Uncertainty-Aware Decarbonization for Datacenters
This work addresses decarbonization for datacenters by quantifying uncertainty, offering practical emission reductions, though it is incremental in applying existing methods to a new domain.
This paper tackles the problem of carbon intensity forecasting uncertainty for datacenter decarbonization by introducing a conformal prediction-based framework, resulting in preventing a 5% and 14% increase in carbon emissions in case studies, translating to absolute reductions of 2.1 and 10.4 tons.

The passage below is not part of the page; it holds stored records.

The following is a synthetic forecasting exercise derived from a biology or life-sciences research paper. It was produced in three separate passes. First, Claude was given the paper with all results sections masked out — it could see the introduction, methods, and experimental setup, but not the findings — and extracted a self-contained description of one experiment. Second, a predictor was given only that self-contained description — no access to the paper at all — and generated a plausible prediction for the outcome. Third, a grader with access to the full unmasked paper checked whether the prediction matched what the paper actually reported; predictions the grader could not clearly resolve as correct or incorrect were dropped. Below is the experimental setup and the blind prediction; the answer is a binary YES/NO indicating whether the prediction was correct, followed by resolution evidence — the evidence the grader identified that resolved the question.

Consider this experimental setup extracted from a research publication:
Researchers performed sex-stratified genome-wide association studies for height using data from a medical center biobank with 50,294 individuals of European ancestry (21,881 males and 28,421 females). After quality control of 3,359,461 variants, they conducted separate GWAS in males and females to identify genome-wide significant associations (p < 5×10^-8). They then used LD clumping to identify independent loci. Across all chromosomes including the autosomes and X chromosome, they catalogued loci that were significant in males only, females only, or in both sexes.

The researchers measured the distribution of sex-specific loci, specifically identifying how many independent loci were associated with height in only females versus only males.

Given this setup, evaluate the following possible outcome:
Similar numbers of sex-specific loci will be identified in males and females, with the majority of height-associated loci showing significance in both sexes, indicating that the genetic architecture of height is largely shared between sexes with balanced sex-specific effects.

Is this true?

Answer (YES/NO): NO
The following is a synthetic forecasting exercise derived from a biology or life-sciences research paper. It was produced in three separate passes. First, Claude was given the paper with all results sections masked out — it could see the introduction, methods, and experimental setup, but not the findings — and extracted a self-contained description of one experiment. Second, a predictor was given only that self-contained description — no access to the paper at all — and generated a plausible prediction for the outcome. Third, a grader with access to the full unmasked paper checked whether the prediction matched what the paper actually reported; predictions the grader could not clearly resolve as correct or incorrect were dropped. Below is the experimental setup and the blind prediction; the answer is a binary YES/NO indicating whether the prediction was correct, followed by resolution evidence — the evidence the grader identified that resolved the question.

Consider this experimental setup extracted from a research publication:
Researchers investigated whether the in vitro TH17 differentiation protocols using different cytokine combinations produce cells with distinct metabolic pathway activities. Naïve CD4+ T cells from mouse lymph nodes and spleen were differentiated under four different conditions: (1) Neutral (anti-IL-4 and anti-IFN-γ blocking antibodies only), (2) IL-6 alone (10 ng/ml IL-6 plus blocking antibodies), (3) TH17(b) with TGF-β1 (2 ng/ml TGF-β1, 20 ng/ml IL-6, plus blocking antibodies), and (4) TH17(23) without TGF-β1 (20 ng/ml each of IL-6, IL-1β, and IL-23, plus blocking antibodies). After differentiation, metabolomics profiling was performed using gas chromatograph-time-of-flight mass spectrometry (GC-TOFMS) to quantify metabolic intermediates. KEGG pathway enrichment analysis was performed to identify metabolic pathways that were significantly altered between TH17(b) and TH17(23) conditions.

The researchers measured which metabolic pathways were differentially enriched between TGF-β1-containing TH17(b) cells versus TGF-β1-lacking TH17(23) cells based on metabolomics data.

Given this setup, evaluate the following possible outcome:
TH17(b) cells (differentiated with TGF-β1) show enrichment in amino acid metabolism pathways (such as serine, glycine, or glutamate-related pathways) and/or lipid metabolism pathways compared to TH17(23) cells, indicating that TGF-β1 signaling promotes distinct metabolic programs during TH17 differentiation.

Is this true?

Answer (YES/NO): NO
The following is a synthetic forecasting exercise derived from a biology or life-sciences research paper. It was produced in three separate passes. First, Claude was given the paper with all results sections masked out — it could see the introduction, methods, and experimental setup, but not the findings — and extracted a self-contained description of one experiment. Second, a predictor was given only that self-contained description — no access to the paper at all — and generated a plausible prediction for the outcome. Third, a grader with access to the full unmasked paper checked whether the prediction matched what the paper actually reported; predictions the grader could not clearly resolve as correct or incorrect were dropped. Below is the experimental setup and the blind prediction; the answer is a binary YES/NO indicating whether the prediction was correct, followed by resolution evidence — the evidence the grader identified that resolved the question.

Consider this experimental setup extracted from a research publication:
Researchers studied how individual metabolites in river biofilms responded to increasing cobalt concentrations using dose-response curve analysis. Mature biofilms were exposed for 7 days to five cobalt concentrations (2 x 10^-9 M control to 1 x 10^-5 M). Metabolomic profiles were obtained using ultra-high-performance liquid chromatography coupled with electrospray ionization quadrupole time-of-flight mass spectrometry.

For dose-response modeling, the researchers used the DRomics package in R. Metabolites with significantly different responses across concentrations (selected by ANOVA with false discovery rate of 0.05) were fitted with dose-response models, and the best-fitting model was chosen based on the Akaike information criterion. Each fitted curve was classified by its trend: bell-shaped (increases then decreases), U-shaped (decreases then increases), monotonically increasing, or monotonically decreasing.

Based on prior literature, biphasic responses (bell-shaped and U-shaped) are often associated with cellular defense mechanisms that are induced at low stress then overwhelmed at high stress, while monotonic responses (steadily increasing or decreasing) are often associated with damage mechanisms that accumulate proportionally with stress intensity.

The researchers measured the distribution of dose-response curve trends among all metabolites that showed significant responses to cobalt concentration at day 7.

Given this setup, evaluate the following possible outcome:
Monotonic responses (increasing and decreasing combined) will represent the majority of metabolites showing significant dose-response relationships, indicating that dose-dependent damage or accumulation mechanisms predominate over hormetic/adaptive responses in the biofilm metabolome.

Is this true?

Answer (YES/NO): NO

This paper represents the first effort to quantify uncertainty in carbon intensity forecasting for datacenter decarbonization. We identify and analyze two types of uncertainty -- temporal and spatial -- and discuss their system implications. To address the temporal dynamics in quantifying uncertainty for carbon intensity forecasting, we introduce a conformal prediction-based framework. Evaluation results show that our technique robustly achieves target coverages in uncertainty quantification across various significance levels. We conduct two case studies using production power traces, focusing on temporal and spatial load shifting respectively. The results show that incorporating uncertainty into scheduling decisions can prevent a 5% and 14% increase in carbon emissions, respectively. These percentages translate to an absolute reduction of 2.1 and 10.4 tons of carbon emissions in a 20 MW datacenter cluster.